Du mußt einmal nachsehen, ob ihr etwas fehlt.“ Da trat er in die Stube,
und wie er vor das Bett kam, da lag der Wolf darin, den er lange gesucht
hatte. Nun wollte er seine Büchse anlegen; da fiel ihm ein: „Vielleicht hat
er die Großmutter gefressen, und ich kann sie noch erretten.“ Daher schoß
er nicht, sondern nahm eine Schere und fing an, dem schlafenden Wolfe
den Bauch aufzuschneiden. Wie er ein paar Schnitte getan hatte, da sah
er das rote Käppchen leuchten, und wie er noch ein wenig geschnitten, da
sprang das Mädchen heraus und rief: „Ach, wie war ich erschrocken! Wie
war's so dunkel in dem Wolfe seinem Leib!“ Und dann kam die Groß—
mutter auch noch lebendig heraus.

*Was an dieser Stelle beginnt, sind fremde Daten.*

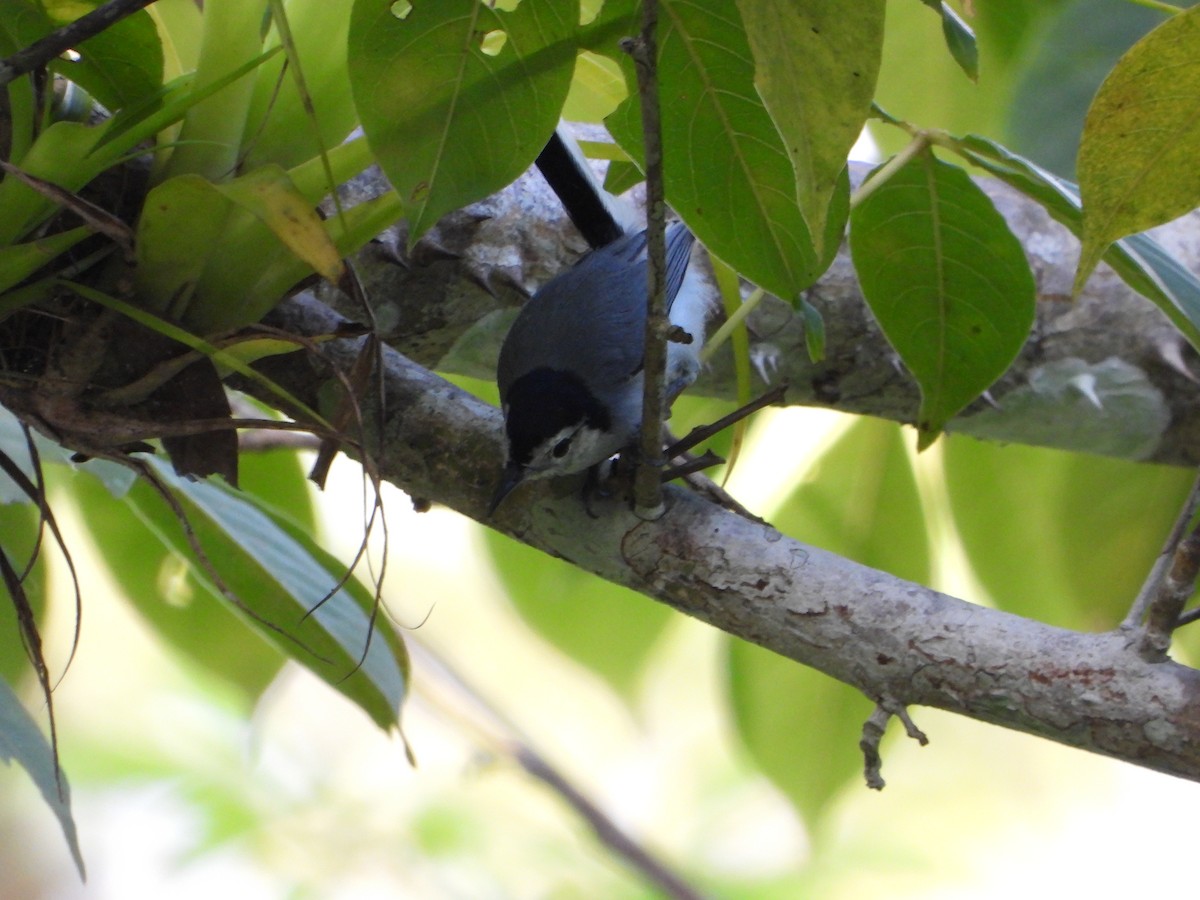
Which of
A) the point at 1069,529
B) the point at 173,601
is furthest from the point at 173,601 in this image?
the point at 1069,529

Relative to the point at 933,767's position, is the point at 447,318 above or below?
above

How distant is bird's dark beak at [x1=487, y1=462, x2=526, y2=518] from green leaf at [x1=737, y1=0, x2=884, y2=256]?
308mm

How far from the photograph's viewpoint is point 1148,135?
0.47 m

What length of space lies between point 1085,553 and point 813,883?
708mm

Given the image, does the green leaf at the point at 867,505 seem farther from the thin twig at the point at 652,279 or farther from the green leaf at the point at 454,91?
the green leaf at the point at 454,91

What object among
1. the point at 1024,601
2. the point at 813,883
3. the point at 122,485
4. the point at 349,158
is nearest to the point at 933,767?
the point at 813,883

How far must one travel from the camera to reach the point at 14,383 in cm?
58

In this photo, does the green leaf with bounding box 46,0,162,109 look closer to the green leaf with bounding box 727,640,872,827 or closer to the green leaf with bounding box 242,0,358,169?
the green leaf with bounding box 242,0,358,169

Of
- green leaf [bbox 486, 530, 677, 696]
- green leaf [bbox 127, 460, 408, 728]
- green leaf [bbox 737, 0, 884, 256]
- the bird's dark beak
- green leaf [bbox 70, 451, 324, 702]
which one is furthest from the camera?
green leaf [bbox 486, 530, 677, 696]

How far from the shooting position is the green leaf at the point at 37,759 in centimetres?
69

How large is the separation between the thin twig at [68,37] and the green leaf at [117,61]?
0.35ft

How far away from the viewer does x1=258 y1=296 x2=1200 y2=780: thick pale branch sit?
50 centimetres

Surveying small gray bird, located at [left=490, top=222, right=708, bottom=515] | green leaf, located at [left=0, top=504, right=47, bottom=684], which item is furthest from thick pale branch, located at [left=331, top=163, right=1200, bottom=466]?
green leaf, located at [left=0, top=504, right=47, bottom=684]

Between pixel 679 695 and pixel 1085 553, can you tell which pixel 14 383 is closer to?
pixel 1085 553
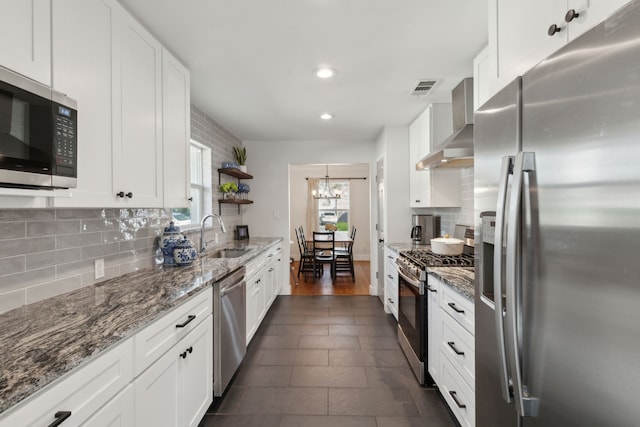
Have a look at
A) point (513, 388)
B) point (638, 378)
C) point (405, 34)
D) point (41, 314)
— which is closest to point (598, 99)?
point (638, 378)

Rotkäppchen aber holte große Steine;
damit füllte sie dem Wolfe den Leib, und wie er aufwachte, wollte er fort—
springen; aber die Steine waren so schwer, daß er gleich niedersank und
tot war.
6. Da waren alle drei vergnügt. Der Jäger nahm den Pelz vom
Wolfe; die Großmutter aß den Kuchen und trank den Wein, den Rotkäpp—
chen gebracht hatte. Rotkäppchen aber dachte bei sich: „Du willst dein Lebtag
nicht wieder allein vom Wege ab in den Wald laufen, wenn dir's die Mutter
verboten hat.“
Brüder Grimm. (Kinder- und Hausmärchen.)